Новые мысли, владевшие умами этих людей, влекли в обратную сторону — к разъединению.

Суровый проповедник укорял их в ненасытстве — они только усмехались в ответ. Голос поэта звал их "вступить в злат стремень за землю Русскую" — а им до того ли? Заглохшее в их сердцах сознание единства Русской земли не угасало в сердцах порабощенного ими народа: народ роптал. Но что им народный ропот, когда сила на их стороне!

Широкий круг, очерченный мечом прежних князей-завоевателей, дробился на множество мелких кругов. Средоточием каждого из таких кругов становился свой богатеющий город со своим князем и со своим боярством на своих богатеющих вотчинах.

В большинстве русских земель господствующая знать успела собрать к этому времени довольно средств, чтобы вместо глухого, тайного сопротивления, какое она оказывала Мономаху, повести открытую вооруженную борьбу за независимость от других волостей и главным образом, разумеется, от Киева.

Таков был внутренний смысл борьбы. Внешним же образом она чаще всего сводилась к попыткам овладеть Киевом. Но чем горячее схватывались из-за него князья, тем ниже падало его распорядительное значение.

К половине столетия итоги переходной поры выяснились уже достаточно отчетливо. Летописец обозначил их четырьмя печальными словами: "Раздрася вся земля Русская".

Когда отдельные части бывшей киевской державы обособились одна от другой, освободившись от киевской опеки, по-новому определились и их силы.

Наиболее истощенными оказались земли, расположенные по Днепру и его притокам.

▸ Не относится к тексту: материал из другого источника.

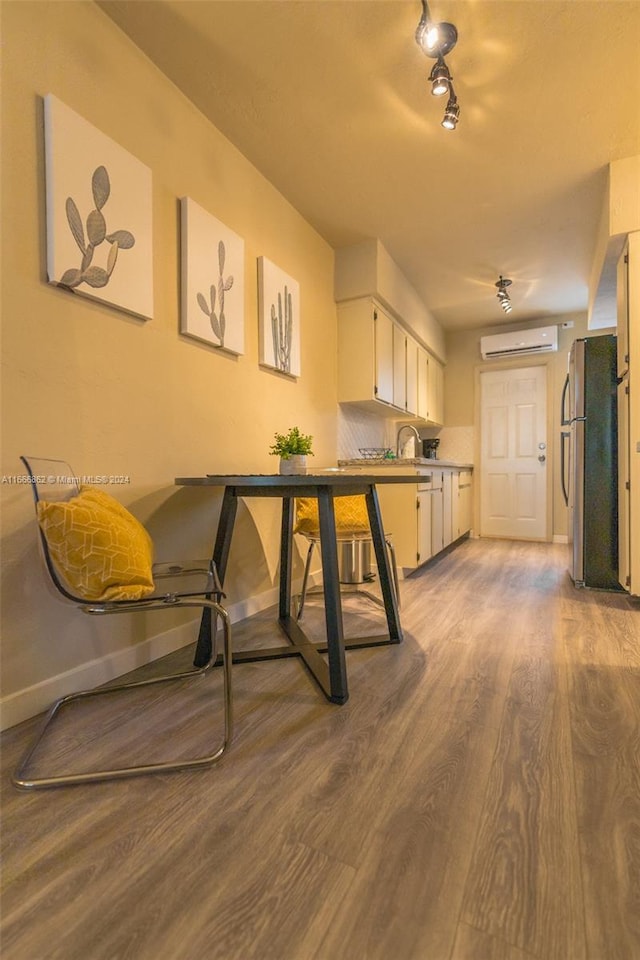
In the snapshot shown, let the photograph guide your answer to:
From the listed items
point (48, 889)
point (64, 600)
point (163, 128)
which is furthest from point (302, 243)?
point (48, 889)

Окрепла, наоборот, юго-западная окраина Руси — Галицкое и Волынское княжества.

Усилился и Новгород: смещение мировых торговых путей пошло ему впрок.

Третьей, наиболее громко заявившей о себе силой, решившей дальнейшую участь Русского государства, был Ростово-Суздальский край.

II

Здесь почти с самого начала столетия княжил один из младших Мономаховых сыновей — Юрий Владимирович, прозванный Долгоруким.

Жизнь Юрия с первых же лет пошла особенным путем, не похожим на обыкновенный княжеский.

Мономах услал его в Залесье еще малым ребенком. Там и вырос Юрий — вдали от Киева, где все дышало прошлым, в разлуке с отцом, мечтавшим воротить это прошлое, в стороне от родичей-князей с их мудреными обычаями, с их упрямыми предрассудками, унаследованными от того же прошлого. Так и вступил Юрий в зрелые года — сыном своего века и своего края, свободным от ярма старины.

Он был первым князем, оседло поселившимся в Залесье: до него князья бывали здесь только наездами.

Доставшаяся Юрию волость издавна общалась с Киевом, с Новгородом, со Смоленском (со Смоленском особенно родственно) и с другими русскими землями. Близкими соседями Ростово-Суздальской области были волжские булгары. Через их посредство ее хорошо знал арабский Восток. Она обменивалась товарами с кавказским Югом. Сюда засылал гостей и европейский Запад. Но при всей широте и живости этих внешних связей внутренняя жизнь складывалась в Залесье иначе, чем на Днепре.

Города были не слабее и не беднее многих тамошних. Но городов было мало. Древний Ростов, богатый рыбными озерами да соляными варницами; более поздно окрепший Суздаль, вскормленный хлебородным Опольем, что раскинулось безлесным просветом по обоим берегам реки Нерли; подле них, на Клязьме, молодой, бодро входивший в силу Владимир; поодаль, на Волге, мал градок Ярославль; еще дальше на север, вверх по Шексне, старое Белозеро — вот и все города, какие застал Юрий в своей пространной, но еще малолюдной волости.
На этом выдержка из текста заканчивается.